Functional enzyme analysis and metabolic regulation mechanism of the combined microflora LXB in the degradation of lignocellulose

The biodegradation of lignocellulosic biomass is a practical and effective method to enhance renewable energy utilization. Six strains were isolated from various organic sources, exhibiting higher enzymatic performance on lignocellulose, and the most effective combined microflora LXB was constructed. In the process of using LXB for the degradation of lignocellulose, it was observed that the degradation rate reached 46.1% after 168 hours.

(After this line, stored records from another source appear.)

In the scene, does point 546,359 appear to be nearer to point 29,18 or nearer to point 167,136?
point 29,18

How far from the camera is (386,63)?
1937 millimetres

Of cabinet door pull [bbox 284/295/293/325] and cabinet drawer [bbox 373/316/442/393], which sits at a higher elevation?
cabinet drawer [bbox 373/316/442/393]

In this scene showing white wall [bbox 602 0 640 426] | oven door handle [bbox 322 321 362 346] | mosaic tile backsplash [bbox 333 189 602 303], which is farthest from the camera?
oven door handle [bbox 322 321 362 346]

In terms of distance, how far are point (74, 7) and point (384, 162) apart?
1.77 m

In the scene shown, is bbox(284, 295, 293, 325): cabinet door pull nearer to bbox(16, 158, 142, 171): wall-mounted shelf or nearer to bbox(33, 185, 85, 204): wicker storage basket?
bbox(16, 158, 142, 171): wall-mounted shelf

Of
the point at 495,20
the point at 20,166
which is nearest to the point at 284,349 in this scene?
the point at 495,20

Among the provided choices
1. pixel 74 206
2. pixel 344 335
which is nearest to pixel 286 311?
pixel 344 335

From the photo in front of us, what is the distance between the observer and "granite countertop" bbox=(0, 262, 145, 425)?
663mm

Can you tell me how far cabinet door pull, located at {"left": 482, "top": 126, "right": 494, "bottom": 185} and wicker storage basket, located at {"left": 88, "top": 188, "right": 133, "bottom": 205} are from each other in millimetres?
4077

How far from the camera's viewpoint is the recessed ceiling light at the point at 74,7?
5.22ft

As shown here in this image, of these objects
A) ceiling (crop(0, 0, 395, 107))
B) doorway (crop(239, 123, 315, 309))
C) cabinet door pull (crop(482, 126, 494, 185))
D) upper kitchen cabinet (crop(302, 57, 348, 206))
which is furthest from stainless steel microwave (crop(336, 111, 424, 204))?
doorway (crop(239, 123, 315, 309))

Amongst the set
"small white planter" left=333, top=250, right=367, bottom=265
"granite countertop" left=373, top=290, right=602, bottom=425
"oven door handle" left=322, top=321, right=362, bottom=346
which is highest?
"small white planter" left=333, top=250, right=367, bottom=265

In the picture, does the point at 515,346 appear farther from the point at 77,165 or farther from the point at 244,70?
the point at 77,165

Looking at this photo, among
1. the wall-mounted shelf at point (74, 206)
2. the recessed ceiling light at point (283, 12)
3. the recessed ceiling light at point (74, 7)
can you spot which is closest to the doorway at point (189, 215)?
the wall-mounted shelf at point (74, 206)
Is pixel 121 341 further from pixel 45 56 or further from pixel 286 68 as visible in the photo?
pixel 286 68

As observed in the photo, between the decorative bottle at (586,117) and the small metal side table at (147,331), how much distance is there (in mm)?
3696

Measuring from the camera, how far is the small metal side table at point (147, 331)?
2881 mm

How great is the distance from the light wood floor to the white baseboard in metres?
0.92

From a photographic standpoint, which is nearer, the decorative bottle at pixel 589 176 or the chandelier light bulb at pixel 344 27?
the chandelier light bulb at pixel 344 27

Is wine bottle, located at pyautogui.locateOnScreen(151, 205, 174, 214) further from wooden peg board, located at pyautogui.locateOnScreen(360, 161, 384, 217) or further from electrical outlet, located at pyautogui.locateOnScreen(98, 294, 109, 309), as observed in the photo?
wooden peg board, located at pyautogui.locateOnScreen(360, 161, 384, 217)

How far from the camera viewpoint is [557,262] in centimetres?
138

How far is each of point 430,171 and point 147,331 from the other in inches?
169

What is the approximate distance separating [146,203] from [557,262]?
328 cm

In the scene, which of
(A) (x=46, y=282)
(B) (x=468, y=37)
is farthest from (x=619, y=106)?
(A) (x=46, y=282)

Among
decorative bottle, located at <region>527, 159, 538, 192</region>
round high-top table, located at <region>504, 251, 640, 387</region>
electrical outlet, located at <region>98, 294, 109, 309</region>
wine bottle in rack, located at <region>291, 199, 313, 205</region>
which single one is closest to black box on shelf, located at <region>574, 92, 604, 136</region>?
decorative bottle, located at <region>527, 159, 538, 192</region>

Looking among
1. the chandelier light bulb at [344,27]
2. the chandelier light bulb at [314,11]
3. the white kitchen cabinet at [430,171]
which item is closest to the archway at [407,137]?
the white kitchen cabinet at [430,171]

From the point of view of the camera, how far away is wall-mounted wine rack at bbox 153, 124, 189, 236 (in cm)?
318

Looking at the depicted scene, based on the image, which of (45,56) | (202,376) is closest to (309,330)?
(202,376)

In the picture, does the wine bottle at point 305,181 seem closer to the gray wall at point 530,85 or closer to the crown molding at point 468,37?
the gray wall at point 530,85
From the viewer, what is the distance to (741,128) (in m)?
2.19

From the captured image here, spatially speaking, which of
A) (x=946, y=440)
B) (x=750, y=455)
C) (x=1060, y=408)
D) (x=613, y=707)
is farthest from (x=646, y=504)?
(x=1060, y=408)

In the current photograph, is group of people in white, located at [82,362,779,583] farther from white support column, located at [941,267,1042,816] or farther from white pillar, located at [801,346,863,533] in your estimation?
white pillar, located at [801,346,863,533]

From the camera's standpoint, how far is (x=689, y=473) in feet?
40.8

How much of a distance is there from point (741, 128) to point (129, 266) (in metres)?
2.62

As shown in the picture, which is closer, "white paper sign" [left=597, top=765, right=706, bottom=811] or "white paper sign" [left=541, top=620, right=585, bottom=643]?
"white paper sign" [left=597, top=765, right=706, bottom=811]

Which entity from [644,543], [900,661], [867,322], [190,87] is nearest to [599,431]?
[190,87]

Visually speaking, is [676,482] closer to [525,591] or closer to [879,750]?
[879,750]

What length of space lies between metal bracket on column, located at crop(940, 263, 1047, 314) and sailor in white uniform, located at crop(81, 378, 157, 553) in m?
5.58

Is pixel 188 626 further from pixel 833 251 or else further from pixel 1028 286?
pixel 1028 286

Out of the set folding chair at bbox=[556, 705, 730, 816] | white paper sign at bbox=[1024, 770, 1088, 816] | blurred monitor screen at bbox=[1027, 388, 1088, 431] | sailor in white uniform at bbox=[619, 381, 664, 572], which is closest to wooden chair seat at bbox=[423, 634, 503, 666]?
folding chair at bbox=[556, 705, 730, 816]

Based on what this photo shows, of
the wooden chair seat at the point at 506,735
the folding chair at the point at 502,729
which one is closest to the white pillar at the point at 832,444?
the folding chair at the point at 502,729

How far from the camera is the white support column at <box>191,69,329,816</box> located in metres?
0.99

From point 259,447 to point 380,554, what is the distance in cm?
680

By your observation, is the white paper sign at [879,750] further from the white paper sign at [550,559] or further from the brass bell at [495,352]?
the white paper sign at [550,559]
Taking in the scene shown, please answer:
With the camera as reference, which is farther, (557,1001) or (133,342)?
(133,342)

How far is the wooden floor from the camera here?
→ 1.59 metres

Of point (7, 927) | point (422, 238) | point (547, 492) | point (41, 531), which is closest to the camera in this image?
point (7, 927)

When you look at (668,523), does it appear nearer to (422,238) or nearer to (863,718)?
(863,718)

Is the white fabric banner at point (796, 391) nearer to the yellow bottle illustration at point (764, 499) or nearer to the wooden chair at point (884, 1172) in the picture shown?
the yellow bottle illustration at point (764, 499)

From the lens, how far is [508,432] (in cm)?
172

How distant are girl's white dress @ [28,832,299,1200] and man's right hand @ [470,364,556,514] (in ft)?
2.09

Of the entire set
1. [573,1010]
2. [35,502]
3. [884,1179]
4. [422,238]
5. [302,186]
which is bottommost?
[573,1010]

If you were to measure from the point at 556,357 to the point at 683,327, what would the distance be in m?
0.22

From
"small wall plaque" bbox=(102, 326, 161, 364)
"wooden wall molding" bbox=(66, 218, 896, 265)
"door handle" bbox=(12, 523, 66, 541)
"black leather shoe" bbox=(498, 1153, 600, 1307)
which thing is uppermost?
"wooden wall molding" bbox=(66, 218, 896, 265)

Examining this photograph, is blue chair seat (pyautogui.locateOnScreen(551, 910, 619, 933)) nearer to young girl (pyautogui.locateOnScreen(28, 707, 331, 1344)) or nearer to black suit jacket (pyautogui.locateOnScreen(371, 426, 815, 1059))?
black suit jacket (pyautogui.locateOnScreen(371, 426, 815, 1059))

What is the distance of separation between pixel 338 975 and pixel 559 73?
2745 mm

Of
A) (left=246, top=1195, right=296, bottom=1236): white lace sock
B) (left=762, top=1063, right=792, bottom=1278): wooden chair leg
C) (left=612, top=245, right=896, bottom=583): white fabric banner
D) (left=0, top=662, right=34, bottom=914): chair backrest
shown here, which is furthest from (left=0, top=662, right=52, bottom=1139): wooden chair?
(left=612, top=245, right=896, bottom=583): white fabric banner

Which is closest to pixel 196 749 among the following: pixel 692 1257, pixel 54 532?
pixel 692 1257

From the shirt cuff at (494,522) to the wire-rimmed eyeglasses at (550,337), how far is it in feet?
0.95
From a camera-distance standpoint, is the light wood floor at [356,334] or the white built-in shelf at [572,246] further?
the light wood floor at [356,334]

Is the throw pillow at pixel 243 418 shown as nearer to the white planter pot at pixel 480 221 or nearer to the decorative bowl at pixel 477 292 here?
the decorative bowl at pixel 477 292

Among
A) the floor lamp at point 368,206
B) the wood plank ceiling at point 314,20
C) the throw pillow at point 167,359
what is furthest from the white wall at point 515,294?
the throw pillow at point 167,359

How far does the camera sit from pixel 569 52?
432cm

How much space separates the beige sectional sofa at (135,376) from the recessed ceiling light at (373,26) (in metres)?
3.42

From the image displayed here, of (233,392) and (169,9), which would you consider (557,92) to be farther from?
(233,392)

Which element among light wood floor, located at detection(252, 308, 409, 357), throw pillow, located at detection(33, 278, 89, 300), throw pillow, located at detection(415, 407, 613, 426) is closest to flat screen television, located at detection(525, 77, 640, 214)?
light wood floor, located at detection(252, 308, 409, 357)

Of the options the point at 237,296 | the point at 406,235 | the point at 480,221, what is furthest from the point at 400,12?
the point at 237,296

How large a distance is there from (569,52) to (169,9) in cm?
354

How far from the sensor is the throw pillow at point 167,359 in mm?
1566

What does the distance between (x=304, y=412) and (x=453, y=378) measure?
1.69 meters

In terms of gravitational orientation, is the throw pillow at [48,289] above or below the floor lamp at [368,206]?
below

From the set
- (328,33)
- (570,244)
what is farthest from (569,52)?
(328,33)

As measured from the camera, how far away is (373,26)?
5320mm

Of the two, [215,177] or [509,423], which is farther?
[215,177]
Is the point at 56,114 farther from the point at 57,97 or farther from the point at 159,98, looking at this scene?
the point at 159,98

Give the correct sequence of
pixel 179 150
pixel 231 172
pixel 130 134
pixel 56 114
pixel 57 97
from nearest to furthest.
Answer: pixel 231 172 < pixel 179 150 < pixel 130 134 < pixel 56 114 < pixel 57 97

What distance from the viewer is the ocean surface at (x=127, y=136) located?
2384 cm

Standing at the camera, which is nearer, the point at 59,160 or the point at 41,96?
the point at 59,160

The enzyme classes that were encoded by the genes involved in lignocellulose degradation in LXB were identified in the Carbohydrate-Active enZYmes Database. Expression of genes encoding Endo-beta-1,4-glucanase, Cellobiohydrolase, beta-glucosidase, and Lytic polysaccharide monooxygenase increased by 6.5 to 12.1folds, resulting in substantial degradation of cellulose. Ten enzymes collectively participate in the degradation of hemicellulose, with the gene that encodes hemicellulase displaying heightened expression at the initial and peak stages of degradation. The expression of genes encoding the major degradation enzymes, Manganese peroxidase and Versatile peroxidase, increased by 5.8 and 29.0 folds, among the enzymes linked to lignin breakdown, and the expression of genes encoding the coenzyme Alcohol oxidase increased up to 16.7 folds. LXB catalyzes the breakdown of lignocellulose mainly via the starch and sucrose metabolism, amino sugar and nucleotide sugar metabolism. Additionally, it possesses the capability to degrade harmful exogenous substances.